Aku percaya dan aku semakin tertarik dengan cerita Pak Budin itu. Aku jadi tertarik begitu mendengar perkataan Pak Budin bahwa jin itu dapat memproyeksikan kembali semua yang dia lihat, bahkan ribuan tahun silam. Wah, bagiku ini jadi fenomena yang menarik bila dapat diungkapkan. Bayangkan saja, algojo yang memancung leher Amir Hamzah belum seratus tahun. Kematian Soekarno presiden pertama RI juga belum seratus tahun. Kalau saja aku dapat mengundang jin yang hidup di zaman Amir Hamzah atau jin yang hidup semasa Soekarno, ini baru kejadian luar biasa. Setidaknya, aku akan bisa melihat kembali sejarah masa lalu dari orang-orang hebat itu di layar video jin!
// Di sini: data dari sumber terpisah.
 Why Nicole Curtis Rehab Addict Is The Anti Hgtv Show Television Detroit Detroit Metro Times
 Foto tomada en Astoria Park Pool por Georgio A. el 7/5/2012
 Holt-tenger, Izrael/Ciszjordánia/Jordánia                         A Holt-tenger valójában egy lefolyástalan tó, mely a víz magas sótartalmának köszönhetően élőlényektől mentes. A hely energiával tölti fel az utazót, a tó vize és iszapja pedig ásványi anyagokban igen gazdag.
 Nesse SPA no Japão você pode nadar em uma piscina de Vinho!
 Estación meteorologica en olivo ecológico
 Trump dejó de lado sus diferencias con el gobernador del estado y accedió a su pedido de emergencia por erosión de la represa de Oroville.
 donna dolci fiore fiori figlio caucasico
“ Tapi itu tidak mudah,” sergah Pak Budin kita kuutarakan keinginan itu. “ Antara jin dan manusia harus ada kata sepakat dulu. Harus ada perjanjian. Hanya kepada manusia yang mau tunduk kepada jin, atau yang mau menjadi hamba sahayanya sajalah baru jin mau memperlihat rahasia tabir kegelapan masa lalu di hadapan para pengikutnya…..”
“ A…aku mau jadi pengikutnya, Pakcik!” Ujarku. Pak Budin menatap biji mataku dengan tajam.
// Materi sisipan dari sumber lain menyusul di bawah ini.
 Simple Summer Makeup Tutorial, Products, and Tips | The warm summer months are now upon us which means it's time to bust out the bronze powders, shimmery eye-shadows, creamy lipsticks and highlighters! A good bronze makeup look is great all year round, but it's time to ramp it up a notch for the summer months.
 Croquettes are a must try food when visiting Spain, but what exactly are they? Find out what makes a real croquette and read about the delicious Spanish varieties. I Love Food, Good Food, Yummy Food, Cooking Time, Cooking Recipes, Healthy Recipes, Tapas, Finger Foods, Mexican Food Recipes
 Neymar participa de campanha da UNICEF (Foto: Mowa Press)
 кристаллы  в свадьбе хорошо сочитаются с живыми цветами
“Kau mau menjadi hamba sahaya jin? “ Tanyanya dengan nada kurang senang. Tanpa pikir panjang, aku malah mengangguk.
“Jangan! Kalau kau mau menjadi pengikut jin, itu artinmya kau sudah menjadi orang yang ingkar. Kau sudah menjadi kafir. Dosa kau adalah dosa yang tidak terampunkan karena kau sudah mensekutukan Allah,” ujar Pak Budin, menjelaskan.
Bulu kudukku berdiri meremang. Aku cepat-cepat Istigfar. Jelas saja, aku tidak mau menjadi orang yang ingkar, sebab nerakalah tempatku nanti. Tapi bagaimana, aku ingin sekali mengundang jin agar jin-jin itu mau memutar video masa lalu yang pernah dia saksikan di hadapanku?
Karena aku terus mendesaknya, Pak Budin, akhirnya memberikan solusi. Katanya, jin-jin itu tidak perlu membentangkan layar video gaibnya di hadapanku, tapi cukup dengan meniup biji mataku. Maka setelah itu aku akan dapat melihat apa saja yang ingin kulihat di masa lalu, bahkan kalau memukingkan aku juga bisa melihat apa yang akan terjadi di masa mendatang. Hebat! Luar biasa!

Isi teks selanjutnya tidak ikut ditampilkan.